3) Mount the VMDK as a loopback mount specifying the starting offset (32256) and NTFS file system type

# mount /mnt/nfstest/.snapshot/hourly.3/testsnap/nfs-flat.vmdk /mnt/vmdk -o ro,loop=/dev/loop2,offset=32256 -t ntfs

Here's your NTFS disk as seen from Linux:

# cd /mnt/vmdk
# ls -l

total 786844
dr-x------ 1 root root 0 Dec 19 03:03 013067c550e7cf93cc24
-r-------- 1 root root 0 Sep 11 2006 AUTOEXEC.BAT-
r-------- 1 root root 210 Dec 18 21:00 boot.ini
-r-------- 1 root root 0 Sep 11 2006 CONFIG.SYS
dr-x------ 1 root root 4096 Dec 18 21:10 Documents and Settings
-r-------- 1 root root 0 Sep 11 2006 IO.SYS
-r-------- 1 root root 0 Sep 11 2006 MSDOS.SYS
-r-------- 1 root root 47772 Mar 25 2005 NTDETECT.COM
-r-------- 1 root root 295536 Mar 25 2005 ntldr
-r-------- 1 root root 805306368 Mar 13 16:42 pagefile.sys
dr-x------ 1 root root 4096 Sep 11 2006 Program Files
dr-x------ 1 root root 0 Sep 11 2006 RECYCLER
dr-x------ 1 root root 0 Sep 11 2006 System Volume Information
dr-x------ 1 root root 0 Dec 19 00:35 tempd
r-x------ 1 root root 65536 Mar 13 17:41 WINDOWS
dr-x------ 1 root root 0 Sep 11 2006 wmpub

The nice thing about the loopback mount is that Linux will see a VMDK's content for any filesystem it recognizes...so now you can backup Windows and Linux VMs.

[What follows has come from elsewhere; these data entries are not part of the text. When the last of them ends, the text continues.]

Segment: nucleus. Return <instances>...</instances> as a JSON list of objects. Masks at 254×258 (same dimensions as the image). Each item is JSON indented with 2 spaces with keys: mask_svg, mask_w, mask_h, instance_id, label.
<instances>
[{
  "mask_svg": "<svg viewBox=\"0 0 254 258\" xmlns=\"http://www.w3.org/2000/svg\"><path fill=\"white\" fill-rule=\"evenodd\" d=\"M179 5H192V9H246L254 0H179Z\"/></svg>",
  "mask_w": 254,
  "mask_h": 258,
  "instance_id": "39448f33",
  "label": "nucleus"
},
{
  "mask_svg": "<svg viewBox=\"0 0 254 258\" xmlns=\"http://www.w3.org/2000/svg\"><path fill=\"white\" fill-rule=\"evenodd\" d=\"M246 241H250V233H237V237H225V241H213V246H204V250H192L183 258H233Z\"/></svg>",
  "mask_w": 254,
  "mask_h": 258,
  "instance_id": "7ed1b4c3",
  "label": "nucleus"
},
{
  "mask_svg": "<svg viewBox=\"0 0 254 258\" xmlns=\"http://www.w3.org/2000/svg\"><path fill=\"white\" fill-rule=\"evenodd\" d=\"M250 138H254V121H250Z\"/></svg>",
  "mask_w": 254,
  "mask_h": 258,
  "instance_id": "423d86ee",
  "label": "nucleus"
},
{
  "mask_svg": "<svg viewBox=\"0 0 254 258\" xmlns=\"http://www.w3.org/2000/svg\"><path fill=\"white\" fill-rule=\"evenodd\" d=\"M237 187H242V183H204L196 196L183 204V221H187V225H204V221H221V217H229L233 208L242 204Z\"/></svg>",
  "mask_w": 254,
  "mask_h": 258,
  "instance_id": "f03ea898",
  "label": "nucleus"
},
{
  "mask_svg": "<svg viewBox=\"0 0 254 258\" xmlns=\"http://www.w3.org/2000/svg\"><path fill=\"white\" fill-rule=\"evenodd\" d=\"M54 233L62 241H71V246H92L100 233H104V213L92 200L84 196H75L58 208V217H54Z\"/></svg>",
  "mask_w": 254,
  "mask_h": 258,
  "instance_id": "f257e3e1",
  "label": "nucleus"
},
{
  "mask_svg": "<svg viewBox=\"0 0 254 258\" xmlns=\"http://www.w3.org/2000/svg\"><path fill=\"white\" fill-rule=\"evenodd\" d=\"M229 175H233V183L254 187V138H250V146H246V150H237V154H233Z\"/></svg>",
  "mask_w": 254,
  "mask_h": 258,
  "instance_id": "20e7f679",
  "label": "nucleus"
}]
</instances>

Here's a more indepth presentation on VMware over NFS including the backup trick from Peter Learmonth as well as a customer presentation from the VMworld breakout sessions. Login and passwords are proivided below:

user name: cbv_rep
password: cbvfor9v9r



Anonymous said...

"Install the Linux NFTS driver if it's not already in your Linux built."

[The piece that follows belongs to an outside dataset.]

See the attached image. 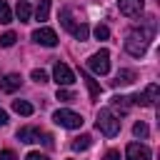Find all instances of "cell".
Listing matches in <instances>:
<instances>
[{"label":"cell","instance_id":"6da1fadb","mask_svg":"<svg viewBox=\"0 0 160 160\" xmlns=\"http://www.w3.org/2000/svg\"><path fill=\"white\" fill-rule=\"evenodd\" d=\"M95 125H98V130H100L102 135H108V138H115V135L120 132V120H118V115H115L110 108H102V110L98 112Z\"/></svg>","mask_w":160,"mask_h":160},{"label":"cell","instance_id":"7a4b0ae2","mask_svg":"<svg viewBox=\"0 0 160 160\" xmlns=\"http://www.w3.org/2000/svg\"><path fill=\"white\" fill-rule=\"evenodd\" d=\"M40 138H42V142L50 148L52 145V135H48V132H42L40 128H32V125H25V128H20L18 130V140L20 142H40Z\"/></svg>","mask_w":160,"mask_h":160},{"label":"cell","instance_id":"3957f363","mask_svg":"<svg viewBox=\"0 0 160 160\" xmlns=\"http://www.w3.org/2000/svg\"><path fill=\"white\" fill-rule=\"evenodd\" d=\"M88 70H92L95 75H108L110 72V52L108 50H98L95 55H90Z\"/></svg>","mask_w":160,"mask_h":160},{"label":"cell","instance_id":"277c9868","mask_svg":"<svg viewBox=\"0 0 160 160\" xmlns=\"http://www.w3.org/2000/svg\"><path fill=\"white\" fill-rule=\"evenodd\" d=\"M52 120H55L58 125L68 128V130H78V128H82V118H80L78 112L68 110V108H60V110H58V112L52 115Z\"/></svg>","mask_w":160,"mask_h":160},{"label":"cell","instance_id":"5b68a950","mask_svg":"<svg viewBox=\"0 0 160 160\" xmlns=\"http://www.w3.org/2000/svg\"><path fill=\"white\" fill-rule=\"evenodd\" d=\"M158 95H160V88H158V82H150V85L145 88V92H138V95H132L130 100H132L135 105H142V108H150V105H155V100H158Z\"/></svg>","mask_w":160,"mask_h":160},{"label":"cell","instance_id":"8992f818","mask_svg":"<svg viewBox=\"0 0 160 160\" xmlns=\"http://www.w3.org/2000/svg\"><path fill=\"white\" fill-rule=\"evenodd\" d=\"M125 50H128L132 58H142V55H145V50H148V42H145L138 32H130V35H128V40H125Z\"/></svg>","mask_w":160,"mask_h":160},{"label":"cell","instance_id":"52a82bcc","mask_svg":"<svg viewBox=\"0 0 160 160\" xmlns=\"http://www.w3.org/2000/svg\"><path fill=\"white\" fill-rule=\"evenodd\" d=\"M32 40L40 42V45H45V48H55L58 45V35H55L52 28H38L32 32Z\"/></svg>","mask_w":160,"mask_h":160},{"label":"cell","instance_id":"ba28073f","mask_svg":"<svg viewBox=\"0 0 160 160\" xmlns=\"http://www.w3.org/2000/svg\"><path fill=\"white\" fill-rule=\"evenodd\" d=\"M52 78H55L58 85H72V82H75V75H72V70H70L65 62H55V68H52Z\"/></svg>","mask_w":160,"mask_h":160},{"label":"cell","instance_id":"9c48e42d","mask_svg":"<svg viewBox=\"0 0 160 160\" xmlns=\"http://www.w3.org/2000/svg\"><path fill=\"white\" fill-rule=\"evenodd\" d=\"M118 8L125 18H138L145 8V0H118Z\"/></svg>","mask_w":160,"mask_h":160},{"label":"cell","instance_id":"30bf717a","mask_svg":"<svg viewBox=\"0 0 160 160\" xmlns=\"http://www.w3.org/2000/svg\"><path fill=\"white\" fill-rule=\"evenodd\" d=\"M125 158L128 160H150V148L140 145V142H130L125 150Z\"/></svg>","mask_w":160,"mask_h":160},{"label":"cell","instance_id":"8fae6325","mask_svg":"<svg viewBox=\"0 0 160 160\" xmlns=\"http://www.w3.org/2000/svg\"><path fill=\"white\" fill-rule=\"evenodd\" d=\"M20 82H22V78H20L18 72H10V75H5V78L0 80V90H2V92H15V90L20 88Z\"/></svg>","mask_w":160,"mask_h":160},{"label":"cell","instance_id":"7c38bea8","mask_svg":"<svg viewBox=\"0 0 160 160\" xmlns=\"http://www.w3.org/2000/svg\"><path fill=\"white\" fill-rule=\"evenodd\" d=\"M135 78H138V75H135V70H120V72L115 75L112 85H118V88H120V85H132V82H135Z\"/></svg>","mask_w":160,"mask_h":160},{"label":"cell","instance_id":"4fadbf2b","mask_svg":"<svg viewBox=\"0 0 160 160\" xmlns=\"http://www.w3.org/2000/svg\"><path fill=\"white\" fill-rule=\"evenodd\" d=\"M12 110H15L18 115H25V118H30V115L35 112V108H32L28 100H12Z\"/></svg>","mask_w":160,"mask_h":160},{"label":"cell","instance_id":"5bb4252c","mask_svg":"<svg viewBox=\"0 0 160 160\" xmlns=\"http://www.w3.org/2000/svg\"><path fill=\"white\" fill-rule=\"evenodd\" d=\"M128 100H130V98H122V95H115V98L110 100V105H112V108H115V110H118L120 115H125V112H128V108H130V102H128Z\"/></svg>","mask_w":160,"mask_h":160},{"label":"cell","instance_id":"9a60e30c","mask_svg":"<svg viewBox=\"0 0 160 160\" xmlns=\"http://www.w3.org/2000/svg\"><path fill=\"white\" fill-rule=\"evenodd\" d=\"M48 15H50V0H40V5L35 8V18L42 22V20H48Z\"/></svg>","mask_w":160,"mask_h":160},{"label":"cell","instance_id":"2e32d148","mask_svg":"<svg viewBox=\"0 0 160 160\" xmlns=\"http://www.w3.org/2000/svg\"><path fill=\"white\" fill-rule=\"evenodd\" d=\"M15 12H18L20 22H28V20H30V12H32V10H30V5H28V2H18V10H15Z\"/></svg>","mask_w":160,"mask_h":160},{"label":"cell","instance_id":"e0dca14e","mask_svg":"<svg viewBox=\"0 0 160 160\" xmlns=\"http://www.w3.org/2000/svg\"><path fill=\"white\" fill-rule=\"evenodd\" d=\"M82 80L88 82V90H90V98H98V95H100V85H98V82H95V80H92V78H90L88 72H82Z\"/></svg>","mask_w":160,"mask_h":160},{"label":"cell","instance_id":"ac0fdd59","mask_svg":"<svg viewBox=\"0 0 160 160\" xmlns=\"http://www.w3.org/2000/svg\"><path fill=\"white\" fill-rule=\"evenodd\" d=\"M90 148V135H80L72 140V150H88Z\"/></svg>","mask_w":160,"mask_h":160},{"label":"cell","instance_id":"d6986e66","mask_svg":"<svg viewBox=\"0 0 160 160\" xmlns=\"http://www.w3.org/2000/svg\"><path fill=\"white\" fill-rule=\"evenodd\" d=\"M0 22H12V12H10V8H8V2L5 0H0Z\"/></svg>","mask_w":160,"mask_h":160},{"label":"cell","instance_id":"ffe728a7","mask_svg":"<svg viewBox=\"0 0 160 160\" xmlns=\"http://www.w3.org/2000/svg\"><path fill=\"white\" fill-rule=\"evenodd\" d=\"M15 40H18V35H15L12 30H8L5 35H0V45H2V48H12V45H15Z\"/></svg>","mask_w":160,"mask_h":160},{"label":"cell","instance_id":"44dd1931","mask_svg":"<svg viewBox=\"0 0 160 160\" xmlns=\"http://www.w3.org/2000/svg\"><path fill=\"white\" fill-rule=\"evenodd\" d=\"M58 100L60 102H72L75 100V92L72 90H65V88H58Z\"/></svg>","mask_w":160,"mask_h":160},{"label":"cell","instance_id":"7402d4cb","mask_svg":"<svg viewBox=\"0 0 160 160\" xmlns=\"http://www.w3.org/2000/svg\"><path fill=\"white\" fill-rule=\"evenodd\" d=\"M132 132H135V138H148V132H150V128L140 120V122H135L132 125Z\"/></svg>","mask_w":160,"mask_h":160},{"label":"cell","instance_id":"603a6c76","mask_svg":"<svg viewBox=\"0 0 160 160\" xmlns=\"http://www.w3.org/2000/svg\"><path fill=\"white\" fill-rule=\"evenodd\" d=\"M95 38H98V40H108V38H110V30H108L105 25H98V28H95Z\"/></svg>","mask_w":160,"mask_h":160},{"label":"cell","instance_id":"cb8c5ba5","mask_svg":"<svg viewBox=\"0 0 160 160\" xmlns=\"http://www.w3.org/2000/svg\"><path fill=\"white\" fill-rule=\"evenodd\" d=\"M32 80L35 82H48V72L45 70H32Z\"/></svg>","mask_w":160,"mask_h":160},{"label":"cell","instance_id":"d4e9b609","mask_svg":"<svg viewBox=\"0 0 160 160\" xmlns=\"http://www.w3.org/2000/svg\"><path fill=\"white\" fill-rule=\"evenodd\" d=\"M25 160H50V158H48V155H42V152H35V150H32V152H28V155H25Z\"/></svg>","mask_w":160,"mask_h":160},{"label":"cell","instance_id":"484cf974","mask_svg":"<svg viewBox=\"0 0 160 160\" xmlns=\"http://www.w3.org/2000/svg\"><path fill=\"white\" fill-rule=\"evenodd\" d=\"M0 160H18V155H15L12 150H2V152H0Z\"/></svg>","mask_w":160,"mask_h":160},{"label":"cell","instance_id":"4316f807","mask_svg":"<svg viewBox=\"0 0 160 160\" xmlns=\"http://www.w3.org/2000/svg\"><path fill=\"white\" fill-rule=\"evenodd\" d=\"M105 160H120V152L118 150H108L105 152Z\"/></svg>","mask_w":160,"mask_h":160},{"label":"cell","instance_id":"83f0119b","mask_svg":"<svg viewBox=\"0 0 160 160\" xmlns=\"http://www.w3.org/2000/svg\"><path fill=\"white\" fill-rule=\"evenodd\" d=\"M5 122H8V112H5V110H0V125H5Z\"/></svg>","mask_w":160,"mask_h":160}]
</instances>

You have it listed as NFTS instead of NTFS.

Otherwise, absolutely great read!

Nick Triantos said...

Thanks Christopher. Fixed it.

It'd help if I were to proof read that stuff every now and then.

Anonymous said...

What about mounting an NTFS volume that has more then one partition, such as drive C and drive D. Also is the same vmdk mounting command used for Linux VM's ?

Nick Triantos said...

If you have an NTFS volume with multiple partitions you need to specify the partition starting offset.

Run msinfo32.exe -> Components -> Storage -> Disks

You will see:

Disk#0 Partition#0 and Disk#0 Partition#1 as well as the partition sizes and the starting offsets for each partition. You then need to specify the offset for each partition as part of the mount command.

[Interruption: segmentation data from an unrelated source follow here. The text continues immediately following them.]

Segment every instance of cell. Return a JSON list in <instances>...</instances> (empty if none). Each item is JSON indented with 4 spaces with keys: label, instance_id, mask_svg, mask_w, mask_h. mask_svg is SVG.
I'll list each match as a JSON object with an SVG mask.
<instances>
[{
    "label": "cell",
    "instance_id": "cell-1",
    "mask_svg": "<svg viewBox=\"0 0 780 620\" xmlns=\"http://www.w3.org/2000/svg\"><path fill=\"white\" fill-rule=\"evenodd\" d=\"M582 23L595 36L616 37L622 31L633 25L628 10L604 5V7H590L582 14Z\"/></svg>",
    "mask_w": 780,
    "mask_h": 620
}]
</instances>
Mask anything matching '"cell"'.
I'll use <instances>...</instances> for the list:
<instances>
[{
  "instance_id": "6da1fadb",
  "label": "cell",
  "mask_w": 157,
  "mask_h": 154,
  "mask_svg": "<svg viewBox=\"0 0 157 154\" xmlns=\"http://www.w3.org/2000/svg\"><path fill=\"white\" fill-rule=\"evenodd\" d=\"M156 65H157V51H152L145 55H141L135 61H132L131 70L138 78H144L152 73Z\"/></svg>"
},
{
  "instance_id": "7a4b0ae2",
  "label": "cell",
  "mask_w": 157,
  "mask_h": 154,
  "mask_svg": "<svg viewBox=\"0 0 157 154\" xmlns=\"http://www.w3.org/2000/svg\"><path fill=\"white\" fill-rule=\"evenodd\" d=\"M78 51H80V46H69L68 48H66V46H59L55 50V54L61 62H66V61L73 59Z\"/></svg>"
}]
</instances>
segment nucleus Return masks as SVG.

For linux you'd have to run "fdisk -lu" to get the partition size in sectors instead of cylinders.

Anonymous said...

Thanks, that helps...execpt for linux, when i try to mount linux using this command i get

mount /mnt/vmnfs/.snapshot/hourly.0/WEB2051/
WEB2051-flat.vmdk /mnt/vmdk -o ro,loop=/dev/loop2,offset=4203118080 -t ext3

wrong fs type, bad option, bad superblock on /dev/loop2,
missing codepage or other error

then i enter dmesg | tail and get

EXT3-fs: INFO: recovery required on readonly filesystem.
EXT3-fs: write access unavailable, cannot proceed.

I have the correct offset using fdisk -lu, then the value * 512

Nick Triantos said...


For linux because it requires RW access, create a flexclone (if you have a netapp box), then mount it without the read-only option. Again, make sure you specify the offset for each partition:

Here's my test:

# mount /mnt/RHEL4U4/RHEL4U4-flat.vmdk -o loop,offset=32256 -t ext3 /vmdk
50331648 30877568 19454080 62% /mnt
1004024 23496 929524 3% /vmdk

# ls -l /vmdk

[root@linuxvm vmdk]# ls -l /vmdk
total 5644
-rw-r--r-- 1 root root 50333 Jul 12 2006 config-2.6.9-42.EL
-rw-r--r-- 1 root root 49926 Jul 12 2006 config-2.6.9-42.ELsmp
drwxr-xr-x 2 root root 4096 Oct 16 18:20 grub
-rw-r--r-- 1 root root 528540 Oct 16 18:02 initrd-2.6.9-42.EL.img
-rw-r--r-- 1 root root 518279 Oct 16 18:02 initrd-2.6.9-42.ELsmp.img
drwx------ 2 root root 16384 Oct 16 12:58 lost+found
-rw-r--r-- 1 root root 23108 Aug 3 2005 message
-rw-r--r-- 1 root root 21282 Aug 3 2005 message.ja
-rw-r--r-- 1 root root 749462 Jul 12 2006 System.map-2.6.9-42.EL
-rw-r--r-- 1 root root 766260 Jul 12 2006 System.map-2.6.9-42.ELsmp
-rw-r--r-- 1 root root 1504146 Jul 12 2006 vmlinuz-2.6.9-42.EL
-rw-r--r-- 1 root root 1444452 Jul 12 2006 vmlinuz-2.6.9-42.ELsmp

Unknown said...

Silly question...in the file permission space, if you do a file level backup via this method, does the backup maintain your ACLs on your files and folders? Does file permissions matter in general in the backup space?